• **AVAILABLE DATA**:
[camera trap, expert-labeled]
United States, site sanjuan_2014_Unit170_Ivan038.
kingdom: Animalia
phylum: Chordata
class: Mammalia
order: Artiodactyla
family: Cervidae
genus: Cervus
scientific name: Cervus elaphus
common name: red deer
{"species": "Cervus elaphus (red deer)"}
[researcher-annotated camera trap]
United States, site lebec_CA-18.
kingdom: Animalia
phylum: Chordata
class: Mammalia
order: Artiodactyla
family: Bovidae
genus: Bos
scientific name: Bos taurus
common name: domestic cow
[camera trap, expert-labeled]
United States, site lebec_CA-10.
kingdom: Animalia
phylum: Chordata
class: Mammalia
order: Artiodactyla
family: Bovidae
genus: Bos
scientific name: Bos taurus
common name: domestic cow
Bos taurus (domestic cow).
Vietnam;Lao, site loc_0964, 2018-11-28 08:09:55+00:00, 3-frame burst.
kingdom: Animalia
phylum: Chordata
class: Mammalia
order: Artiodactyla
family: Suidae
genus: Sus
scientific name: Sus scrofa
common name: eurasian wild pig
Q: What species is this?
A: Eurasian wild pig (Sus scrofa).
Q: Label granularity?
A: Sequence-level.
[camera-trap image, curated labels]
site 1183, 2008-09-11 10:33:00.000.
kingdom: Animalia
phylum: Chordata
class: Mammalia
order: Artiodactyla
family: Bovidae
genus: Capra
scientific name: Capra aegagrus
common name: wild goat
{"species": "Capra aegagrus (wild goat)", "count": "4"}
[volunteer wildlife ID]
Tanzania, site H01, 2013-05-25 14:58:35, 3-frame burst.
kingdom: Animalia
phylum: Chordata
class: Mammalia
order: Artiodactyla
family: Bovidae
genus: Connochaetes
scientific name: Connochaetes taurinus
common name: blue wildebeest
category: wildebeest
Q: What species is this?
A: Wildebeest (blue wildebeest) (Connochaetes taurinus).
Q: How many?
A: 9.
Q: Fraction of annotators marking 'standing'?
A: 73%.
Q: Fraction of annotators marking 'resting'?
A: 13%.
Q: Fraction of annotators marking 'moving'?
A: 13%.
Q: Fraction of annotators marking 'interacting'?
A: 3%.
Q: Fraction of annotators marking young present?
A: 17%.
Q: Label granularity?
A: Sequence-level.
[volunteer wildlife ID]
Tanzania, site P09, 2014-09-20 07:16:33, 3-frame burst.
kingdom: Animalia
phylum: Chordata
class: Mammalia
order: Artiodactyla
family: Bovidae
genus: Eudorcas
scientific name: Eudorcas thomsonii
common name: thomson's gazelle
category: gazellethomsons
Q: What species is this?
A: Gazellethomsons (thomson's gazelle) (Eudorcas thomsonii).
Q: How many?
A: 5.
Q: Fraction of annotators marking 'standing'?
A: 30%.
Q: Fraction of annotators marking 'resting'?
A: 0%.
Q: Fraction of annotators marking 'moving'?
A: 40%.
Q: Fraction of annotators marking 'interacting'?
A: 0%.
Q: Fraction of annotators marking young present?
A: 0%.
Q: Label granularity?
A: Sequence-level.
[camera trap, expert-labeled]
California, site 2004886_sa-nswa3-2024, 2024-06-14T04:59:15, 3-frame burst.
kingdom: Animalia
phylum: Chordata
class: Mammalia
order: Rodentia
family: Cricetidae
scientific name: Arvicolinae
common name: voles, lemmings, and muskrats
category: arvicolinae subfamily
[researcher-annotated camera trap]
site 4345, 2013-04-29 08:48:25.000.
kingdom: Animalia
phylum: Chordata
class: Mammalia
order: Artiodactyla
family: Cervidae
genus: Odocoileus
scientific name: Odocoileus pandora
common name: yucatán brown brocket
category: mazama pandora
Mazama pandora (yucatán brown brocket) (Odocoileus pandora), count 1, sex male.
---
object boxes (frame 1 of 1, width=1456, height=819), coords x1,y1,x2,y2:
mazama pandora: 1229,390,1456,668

• **DIRECTIONS FOR THIS TASK**: From the first line of the records to the line containing "common name: red deer", inclusive, transcribe everything exactly and leave out the rest.

• **OUTPUT BELOW**:
[camera trap, expert-labeled]
United States, site sanjuan_2014_Unit170_Ivan038.
kingdom: Animalia
phylum: Chordata
class: Mammalia
order: Artiodactyla
family: Cervidae
genus: Cervus
scientific name: Cervus elaphus
common name: red deer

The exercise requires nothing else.